What is it?: Speech therapy is the assessment and treatment of communication problems and speech disorders
, and is provided by Speech Language Pathologists. Speech Therapy is primarily known for providing care to improve communication and language. However, Speech Language Pathologists also help individuals learn and relearn skills around eating, drinking, chewing, and swallowing.

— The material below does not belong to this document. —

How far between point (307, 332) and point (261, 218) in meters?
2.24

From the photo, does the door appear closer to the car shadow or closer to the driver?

Why I love it: I have been in therapy with a particular Speech Language Pathologist (SLP) for about three years, and she took her time to get to know me on a personal level. She then applied my hobbies and interests to our conversations, which really helped me talk about what I love. I learned more about what SLPs do when, last year, I started developing symptoms that made it difficult for me to swallow food at times due to stress from school. After I brought this to the attention of my SLP, she gave me strategies that would help me overcome the issue, such as reclining my powered wheelchair at an angle so the muscles in my throat would relax. She also provided me with helpful information about a mouth exercise I could practice while I ate to help me relax. From that moment on, I have had fewer issues eating. If I had been experiencing the issue without the help of an SLP, I’m not sure I’d be as healthy and independent as I am today.